This year, more than 400 women are considered likely candidates for US Congress, while another 79 are exploring runs for state governorships as of the beginning of this year. It’s a grass-roots movement also known as “the pink wave,” and some Americans are hoping that it will change the country, if not the world.
If only Carrie Chapman Catt were here to see it.
Catt is one of the principal players in The Woman’s Hour, award-winning writer Elaine Weiss’s excellent book about the last-minute dramatics surrounding the 1920 ratification of the 19th Amendment granting American women the right to vote.
Looking back today, we marvel that it took until 1920 for women to gain their full rights as United States citizens. But it’s easy to forget that at the time, the conferral of that right was anything but certain. In fact, Weiss’s narrative is an out-and-out nail-biter.
Up until the very last moment, the “Suffs” (the suffragists, of whom Catt was a leader) were in despair. The “Antis” (a formidable group opposed to women’s suffrage headed up by a highly educated college professor named Josephine Pearson) had mounted a fierce and very effective attack against the amendment, and it looked as if they very well might succeed.

* * *

- _Parts of the exercise_:
**A)** Name every person the review of The Woman's Hour mentions by name.
**B)** Please carry on the review of The Woman's Hour, picking up after its final sentence.

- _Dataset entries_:
* * *

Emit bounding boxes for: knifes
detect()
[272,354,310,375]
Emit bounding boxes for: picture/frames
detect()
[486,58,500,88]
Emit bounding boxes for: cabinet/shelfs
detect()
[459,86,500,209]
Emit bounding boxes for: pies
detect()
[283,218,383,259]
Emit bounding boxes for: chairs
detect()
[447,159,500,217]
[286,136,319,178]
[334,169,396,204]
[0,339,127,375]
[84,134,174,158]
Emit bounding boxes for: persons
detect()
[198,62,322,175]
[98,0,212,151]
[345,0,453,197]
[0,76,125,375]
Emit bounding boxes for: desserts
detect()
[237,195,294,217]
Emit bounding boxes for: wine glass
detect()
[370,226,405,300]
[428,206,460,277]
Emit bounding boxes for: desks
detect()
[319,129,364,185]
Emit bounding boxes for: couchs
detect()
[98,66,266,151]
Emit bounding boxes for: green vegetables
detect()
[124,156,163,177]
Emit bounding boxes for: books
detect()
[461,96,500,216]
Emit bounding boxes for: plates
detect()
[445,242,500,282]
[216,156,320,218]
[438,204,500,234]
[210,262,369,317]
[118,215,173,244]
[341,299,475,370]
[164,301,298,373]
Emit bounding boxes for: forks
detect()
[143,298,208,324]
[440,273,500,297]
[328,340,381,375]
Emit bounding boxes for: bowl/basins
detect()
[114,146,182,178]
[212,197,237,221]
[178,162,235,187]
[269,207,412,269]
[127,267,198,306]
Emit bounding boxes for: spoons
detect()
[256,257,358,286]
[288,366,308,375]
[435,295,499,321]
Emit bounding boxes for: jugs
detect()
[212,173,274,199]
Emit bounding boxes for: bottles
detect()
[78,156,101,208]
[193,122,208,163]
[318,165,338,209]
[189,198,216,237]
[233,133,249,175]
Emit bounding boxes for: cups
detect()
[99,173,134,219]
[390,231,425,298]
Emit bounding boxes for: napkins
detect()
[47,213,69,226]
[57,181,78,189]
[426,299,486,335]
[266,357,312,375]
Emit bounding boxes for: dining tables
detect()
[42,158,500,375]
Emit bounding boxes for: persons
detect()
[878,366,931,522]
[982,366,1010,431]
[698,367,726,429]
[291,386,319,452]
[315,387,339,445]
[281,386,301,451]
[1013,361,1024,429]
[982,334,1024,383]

* * *

- _Numbered answers_:
**A)** Carrie Chapman Catt, Elaine Weiss, Josephine Pearson

**B)**
“The Woman’s Hour” focuses on a few tense weeks in the summer of 1920. Thirty-five American states had ratified the 19th Amendment. Thirty-six “yes” votes were needed to make the amendment law, and now Tennessee’s moment of decision was at hand with a vote scheduled for August.
Weiss sets the stage, writing, “If the Tennessee legislature ratified the Nineteenth Amendment, woman suffrage would become the law of the land and twenty-seven million women would be able to vote, just in time for the fall presidential elections; if the legislature rejected it, the amendment might never be enacted. It all came down to Tennessee.”
Starting in mid-July, Suffs and Antis from around the country began converging on Nashville.
Catt, a former school superintendent and the anointed heir of Susan B. Anthony, had already devoted three decades of her life to this battle. The evening she arrived in Nashville by train from New York she was weary and discouraged. “At this time, I do not believe that there is a ghost of a chance of ratification in Tennessee,” she wrote to a friend.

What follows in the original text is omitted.